A message to staff at Barking, Havering and Redbridge University Hospitals Trust, seen by HSJ, said finance director Nick Swift “believes he should be held to account” for its ongoing financial problems.

Mr Swift, a former chief financial officer at British Airways, joined BHRUHT in September 2018, in the aftermath of a dramatic collapse in the trust’s finances.

It was hoped his “extensive track record, experience and expertise” would help the trust with its financial turnaround.

But the message to staff, sent earlier today by interim chief executive Chris Bown, said: “Nick believes he should be held to account for the fact we are not where we should be and so he has resigned. I am disappointed he has decided to leave, but I respect his decision… Nick has agreed to stay with us until February and we will now begin the work of finding his successor.”

A spokesman said it was Mr Swift’s decision, and there had been no pressure placed on him by regulators or the board.

Prior to Mr Swift’s appointment, the trust had finished 2017-18 with a deficit of £55m, around £30m worse than planned. There had also been multiple management and governance failings identified by various external reports.

Mr Swift was appointed midway through the 2018-19, and the trust went on to report a deficit of £60m for the year, which met the forecast he had set.

After the first seven months of 2019-20, the trust reported a deficit of £31m, which was £5m worse than planned. However, the position was supported by around £4m of one-off benefits, meaning the underlying position was £9m off plan. It has targeted savings of £28m for the year (around five per cent of spending), but at month seven just £6m had been delivered, which was £9m behind plan.

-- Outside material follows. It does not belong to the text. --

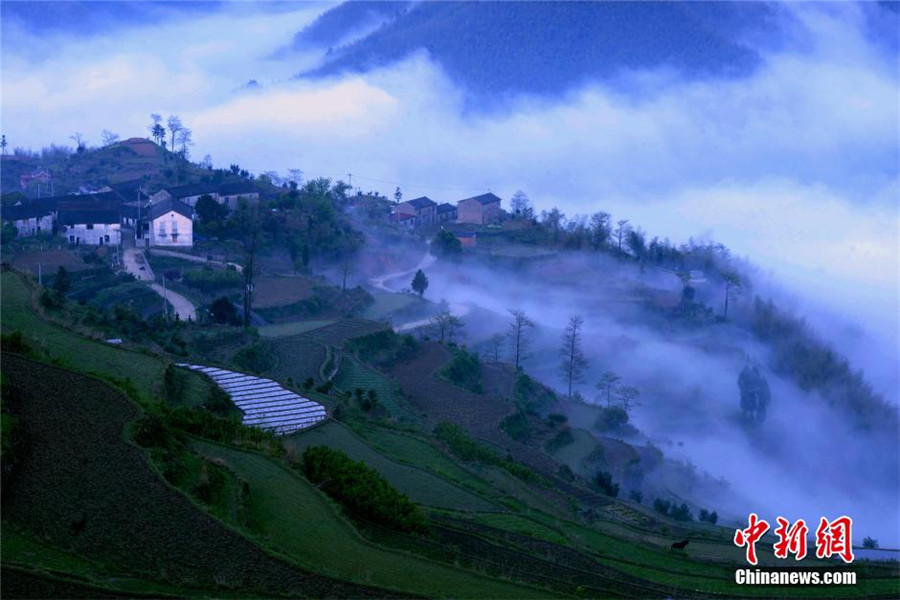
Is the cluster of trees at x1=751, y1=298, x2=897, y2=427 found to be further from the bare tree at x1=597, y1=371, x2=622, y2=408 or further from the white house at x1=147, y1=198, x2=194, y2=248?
the white house at x1=147, y1=198, x2=194, y2=248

In a press statement, Mr Bown said: “Our challenge has been the pace at which we have delivered savings has been slow. Nick Swift has decided he should be held to account for this and has decided to resign.

“I am disappointed he has decided to leave, but I respect his decision. I would like to pay tribute to Nick. He is a patient-focused leader who has contributed a great deal to our trust and to the NHS.”

In the trust’s November board papers, Mr Bown wrote: “The priority areas for our financial recovery continue to be reducing the number of very expensive agency and bank workers in acute medicine and replacing them with permanent staff; removing waste from the elective pathway so that our theatres are used more productively; and reducing the amount of inappropriate outpatients’ activity that we undertake.

“In the last few months of this financial year we have to reduce the gap between what we spend and what we receive so that we can enter the next financial year in a much-improved position. Achieving our financial improvement trajectory will open up opportunities for us to invest. Our forecast outturn (for a £51m deficit) has been retained at the amount we stated in our plan, but it does contain £5m to £10m of downside risk.”